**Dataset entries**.
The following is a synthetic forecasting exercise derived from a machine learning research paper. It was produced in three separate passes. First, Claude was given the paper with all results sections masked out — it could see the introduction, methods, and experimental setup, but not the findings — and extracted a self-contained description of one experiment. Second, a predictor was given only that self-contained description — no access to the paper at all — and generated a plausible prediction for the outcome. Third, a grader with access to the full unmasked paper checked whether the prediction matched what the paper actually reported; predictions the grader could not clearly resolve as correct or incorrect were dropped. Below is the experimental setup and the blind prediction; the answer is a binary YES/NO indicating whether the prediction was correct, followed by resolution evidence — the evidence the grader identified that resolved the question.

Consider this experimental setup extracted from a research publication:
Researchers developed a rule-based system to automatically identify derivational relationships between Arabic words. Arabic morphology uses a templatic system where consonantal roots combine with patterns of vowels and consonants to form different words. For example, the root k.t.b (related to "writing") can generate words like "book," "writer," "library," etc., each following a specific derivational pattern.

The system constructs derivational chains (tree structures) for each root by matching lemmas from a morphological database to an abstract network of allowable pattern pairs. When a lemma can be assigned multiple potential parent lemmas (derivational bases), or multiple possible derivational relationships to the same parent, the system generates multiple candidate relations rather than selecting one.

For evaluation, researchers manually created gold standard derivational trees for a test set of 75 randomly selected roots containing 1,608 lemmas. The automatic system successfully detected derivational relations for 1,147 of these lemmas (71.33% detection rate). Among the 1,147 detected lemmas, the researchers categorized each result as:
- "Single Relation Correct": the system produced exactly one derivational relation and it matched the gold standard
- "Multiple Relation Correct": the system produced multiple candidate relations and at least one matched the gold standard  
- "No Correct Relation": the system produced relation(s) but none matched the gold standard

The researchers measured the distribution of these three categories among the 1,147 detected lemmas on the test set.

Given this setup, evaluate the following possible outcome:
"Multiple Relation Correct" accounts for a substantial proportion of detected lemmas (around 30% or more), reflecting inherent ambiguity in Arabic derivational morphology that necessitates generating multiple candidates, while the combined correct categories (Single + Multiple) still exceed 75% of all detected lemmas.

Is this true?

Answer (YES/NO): NO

**Exercise prompt**. Restate all of the entries exactly, please.

**Output**.
The following is a synthetic forecasting exercise derived from a machine learning research paper. It was produced in three separate passes. First, Claude was given the paper with all results sections masked out — it could see the introduction, methods, and experimental setup, but not the findings — and extracted a self-contained description of one experiment. Second, a predictor was given only that self-contained description — no access to the paper at all — and generated a plausible prediction for the outcome. Third, a grader with access to the full unmasked paper checked whether the prediction matched what the paper actually reported; predictions the grader could not clearly resolve as correct or incorrect were dropped. Below is the experimental setup and the blind prediction; the answer is a binary YES/NO indicating whether the prediction was correct, followed by resolution evidence — the evidence the grader identified that resolved the question.

Consider this experimental setup extracted from a research publication:
Researchers developed a rule-based system to automatically identify derivational relationships between Arabic words. Arabic morphology uses a templatic system where consonantal roots combine with patterns of vowels and consonants to form different words. For example, the root k.t.b (related to "writing") can generate words like "book," "writer," "library," etc., each following a specific derivational pattern.

The system constructs derivational chains (tree structures) for each root by matching lemmas from a morphological database to an abstract network of allowable pattern pairs. When a lemma can be assigned multiple potential parent lemmas (derivational bases), or multiple possible derivational relationships to the same parent, the system generates multiple candidate relations rather than selecting one.

For evaluation, researchers manually created gold standard derivational trees for a test set of 75 randomly selected roots containing 1,608 lemmas. The automatic system successfully detected derivational relations for 1,147 of these lemmas (71.33% detection rate). Among the 1,147 detected lemmas, the researchers categorized each result as:
- "Single Relation Correct": the system produced exactly one derivational relation and it matched the gold standard
- "Multiple Relation Correct": the system produced multiple candidate relations and at least one matched the gold standard  
- "No Correct Relation": the system produced relation(s) but none matched the gold standard

The researchers measured the distribution of these three categories among the 1,147 detected lemmas on the test set.

Given this setup, evaluate the following possible outcome:
"Multiple Relation Correct" accounts for a substantial proportion of detected lemmas (around 30% or more), reflecting inherent ambiguity in Arabic derivational morphology that necessitates generating multiple candidates, while the combined correct categories (Single + Multiple) still exceed 75% of all detected lemmas.

Is this true?

Answer (YES/NO): NO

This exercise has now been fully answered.